If the answer to any of these questions is “yes,” then read through the Medical Computing series. Although looked at from my viewpoint in the ED, it all applies to medical computer systems wherever they are used, in a hospital, in a clinic or in an office.
If you need a backgrounder on Healthcare IT concepts and terminology, see Healthcare IT in a Nutshell.
There’s also a series of “word” essays that focus on particular and generally more advanced medical computer issues.
To keep up with new postings, you might want to subscribe to my RSS feed.
One final note: Once explained, most of the suggestions on this site seem simple and obvious. But as one is creating a program, or even as one is using a program with a high level of frustration, they are still not obvious until pointed out.
I hope you find the site informative and, perhaps, a bit mind-expandingly entertaining.

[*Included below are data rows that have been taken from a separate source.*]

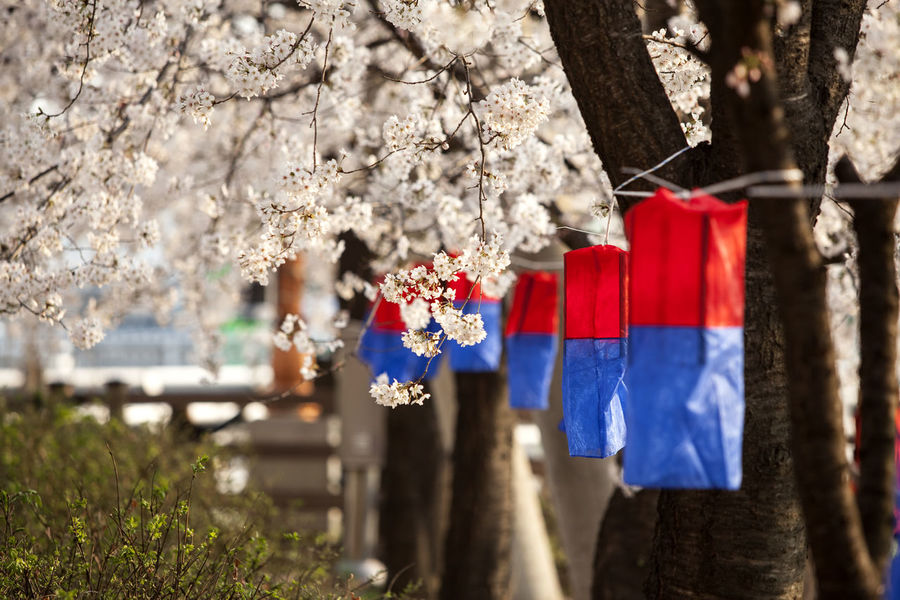Anyangcheon Beauty In Nature Branch Cheongsachorong Cherry Blossom Close-up Day Flag Flower Focus On Foreground Fragility Freshness Growth Hanging Nature No People Outdoors Red Rope Selective Focus Showcase April Spring Time Tree Tree Trunk Wood - Material
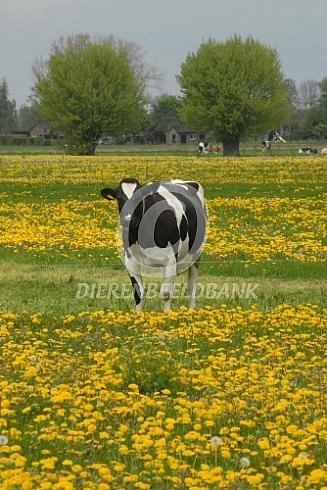 Holstein Friesian koe tussen de paardenbloemen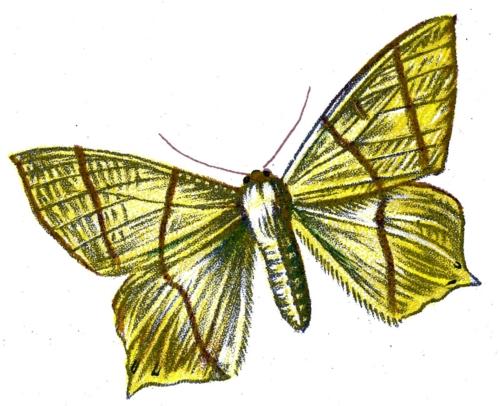 Urapteryx sambucaria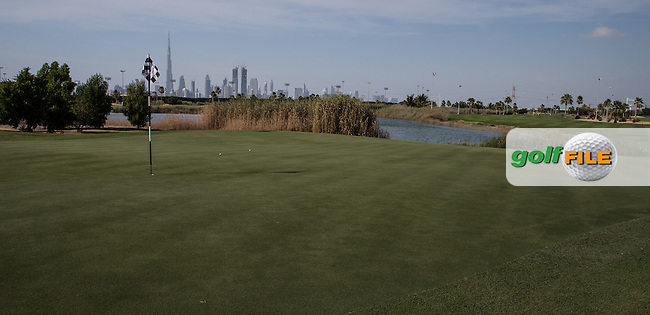 8th green, The Track at The Meydan Golf Club, Dubai, United Arab Emirates.  31/01/2016. Picture: Golffile | David Lloyd<br /> <br /> All photos usage must carry mandatory copyright credit (&copy; Golffile | David Lloyd)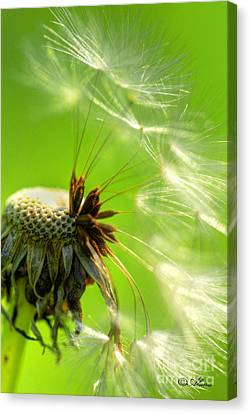 Canvas Print featuring the photograph Dandelion by Alana Ranney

Keith Conover, M.D., FACEP
I was recently invited to sit in on a meeting of the American College of Emergency Physicians (ACEP) ED Health Information Technology Safety Task Force. We were talking about medical error related to technology. (In your mind, substitute “technology” > “the @#$@#$ computer”). We were discussing how to make it easy to report errors and near-misses, and who should get these error reports. I opined that it depends on the seriousness, and that there is a continuous spectrum from “kill-the-patient” errors/near-misses to “annoying, slowed me down so I made a mistake,” and that usability contributes to “computer” errors. I will now demonstrate that this is true.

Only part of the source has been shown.